Littérature et politique, un glissement nécessaire


Le no 14 (Vol. I) de la revue littéraire Legs et Littérature aborde le thème Littérature et politique. Cette revue semestrielle dirigée par Dieulermesson Petit Frère, et qui a pour rédactrice en chef Mirline Pierre, a eu son premier numéro en janvier 2013. Ce présent numéro de 319 pages, dirigé par Claudy Delné, PhD, bénéficie de l’apport de vingt-sept rédacteurs et contributeurs, et « se veut une enquête critique visant à explorer, à partir d’une variété de perspectives méthodologiques et de préoccupations formelles, cette dialectique ambitieuse du discours littéraire et des différents modes d’inscription du fait politique. » (page 14). 

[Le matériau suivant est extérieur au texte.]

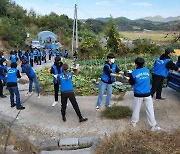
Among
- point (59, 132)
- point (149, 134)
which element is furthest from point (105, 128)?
point (149, 134)

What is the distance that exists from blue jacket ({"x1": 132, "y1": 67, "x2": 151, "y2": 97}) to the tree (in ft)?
49.1

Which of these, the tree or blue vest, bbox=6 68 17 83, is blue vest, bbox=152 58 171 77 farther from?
the tree

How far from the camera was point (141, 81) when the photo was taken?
5.36 metres

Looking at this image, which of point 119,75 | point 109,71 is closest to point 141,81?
point 119,75

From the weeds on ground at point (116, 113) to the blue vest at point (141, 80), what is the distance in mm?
1307

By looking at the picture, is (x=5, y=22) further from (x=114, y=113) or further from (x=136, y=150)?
(x=136, y=150)

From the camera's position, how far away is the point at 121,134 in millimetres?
4719

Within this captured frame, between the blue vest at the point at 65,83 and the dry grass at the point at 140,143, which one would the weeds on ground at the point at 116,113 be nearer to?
the blue vest at the point at 65,83

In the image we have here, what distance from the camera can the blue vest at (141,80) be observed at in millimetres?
5359

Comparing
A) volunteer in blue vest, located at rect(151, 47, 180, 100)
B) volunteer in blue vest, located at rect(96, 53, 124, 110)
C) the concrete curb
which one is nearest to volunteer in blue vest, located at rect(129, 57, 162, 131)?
volunteer in blue vest, located at rect(96, 53, 124, 110)

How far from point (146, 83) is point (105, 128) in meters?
1.44

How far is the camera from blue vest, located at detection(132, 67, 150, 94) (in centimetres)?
536

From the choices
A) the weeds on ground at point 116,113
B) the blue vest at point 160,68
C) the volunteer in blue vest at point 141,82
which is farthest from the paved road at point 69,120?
the blue vest at point 160,68

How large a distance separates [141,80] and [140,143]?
1380 mm
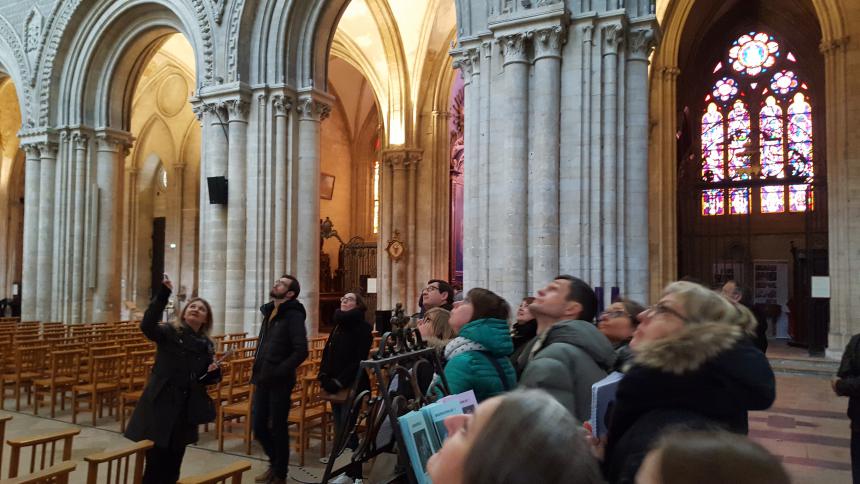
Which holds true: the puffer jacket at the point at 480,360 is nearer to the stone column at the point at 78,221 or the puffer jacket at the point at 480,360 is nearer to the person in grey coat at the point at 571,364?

D’entrée de jeu, dans l’éditorial, M. Delné annonce la couleur en visitant la réaction controversée de Dany Laferrière face au scandale du blackface du Premier ministre canadien Justin Trudeau, suite à la publication le 18 septembre 2019 par le magazine américain Times d’une photo du Premier ministre déguisé en Aladin, prise il y a presque vingt ans. M. Delné souligne que l’immortel « a raté une occasion en or de mettre la littérature au service du politique » (page 6).

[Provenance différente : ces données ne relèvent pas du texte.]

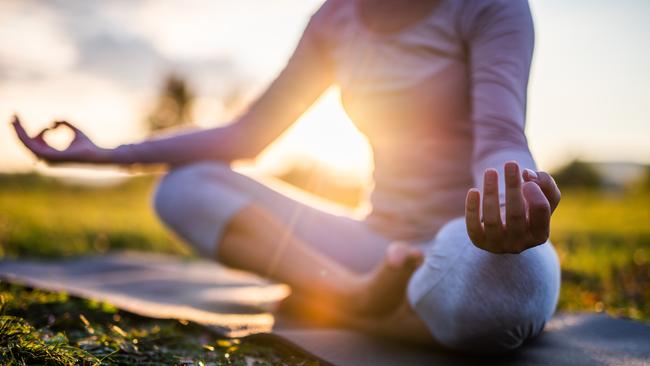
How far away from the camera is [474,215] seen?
96 cm

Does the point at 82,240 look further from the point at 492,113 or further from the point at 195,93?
the point at 195,93

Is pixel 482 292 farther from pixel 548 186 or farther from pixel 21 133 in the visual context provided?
pixel 21 133

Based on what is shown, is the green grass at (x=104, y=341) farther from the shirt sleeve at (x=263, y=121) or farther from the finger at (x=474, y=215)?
the finger at (x=474, y=215)

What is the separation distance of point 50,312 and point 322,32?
60.2 inches

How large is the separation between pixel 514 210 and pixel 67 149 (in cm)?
172

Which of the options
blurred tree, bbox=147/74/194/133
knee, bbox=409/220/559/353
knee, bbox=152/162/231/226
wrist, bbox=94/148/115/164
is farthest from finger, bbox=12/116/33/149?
blurred tree, bbox=147/74/194/133

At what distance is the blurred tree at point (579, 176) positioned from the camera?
65.7ft

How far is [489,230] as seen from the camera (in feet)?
3.19

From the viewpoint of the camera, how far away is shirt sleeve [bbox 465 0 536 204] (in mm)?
1340

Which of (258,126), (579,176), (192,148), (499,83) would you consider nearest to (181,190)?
(192,148)

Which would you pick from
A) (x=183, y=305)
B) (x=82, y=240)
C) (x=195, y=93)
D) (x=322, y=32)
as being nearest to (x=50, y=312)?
(x=183, y=305)

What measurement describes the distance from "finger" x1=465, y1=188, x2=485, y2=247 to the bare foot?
1.66ft

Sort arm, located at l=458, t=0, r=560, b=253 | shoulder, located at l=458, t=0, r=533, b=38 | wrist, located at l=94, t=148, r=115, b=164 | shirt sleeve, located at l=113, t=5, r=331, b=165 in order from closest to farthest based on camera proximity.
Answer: arm, located at l=458, t=0, r=560, b=253 → shoulder, located at l=458, t=0, r=533, b=38 → wrist, located at l=94, t=148, r=115, b=164 → shirt sleeve, located at l=113, t=5, r=331, b=165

Treize textes composent la première partie de la revue, qui en compte quatre, chacun abordant un sujet où la littérature chevauche la politique, vice versa. Mohammed Ajbilou parle, dans le premier, de l’intellectuel engagé, en se demandant quelle forme d’activisme qu’aurait pu adopter Jean Paul Sartre au XXIe siècle. Dans le deuxième, à partir des romans Le regard du roi de Camara Laye et Le camp des saints de Jean Raspail, Claudy Delné expose l’utilisation du concept de race par les Blancs pour « rationaliser l’asservissement des autres peuples. » (Page 39). Dans le troisième, Pascaline Zang Ndong parle de l’homosexualité et du pouvoir à travers quelques romans de la Nouvelle génération d’écrivains africains qui embrassent « une littérature irrévérencieuse, ou mieux, subversive tant sur la forme que sur les thèmes abordés, qui jadis étaient tabous. » (Page 71).
Les autres textes de la première partie abordent des thèmes qui se révèlent aussi percutants que ceux susmentionnés. Que ce soient, entre autres, le « legs idéologique des mémoires du général Toussaint Louverture […] dans l’histoire littéraire africaine » (Page 89) ou l’apport d’auteurs féministes africains « contre toute pratique sexo-discriminatoire qui amplifie la réification sexuelle des femmes » (page 111), ou encore l’exploration de « nouvelles formes de sexualité dans les sociétés et leur lien avec l’émigration » (page 145) dans le roman Un ailleurs à soi d’Émmelie Prophète. 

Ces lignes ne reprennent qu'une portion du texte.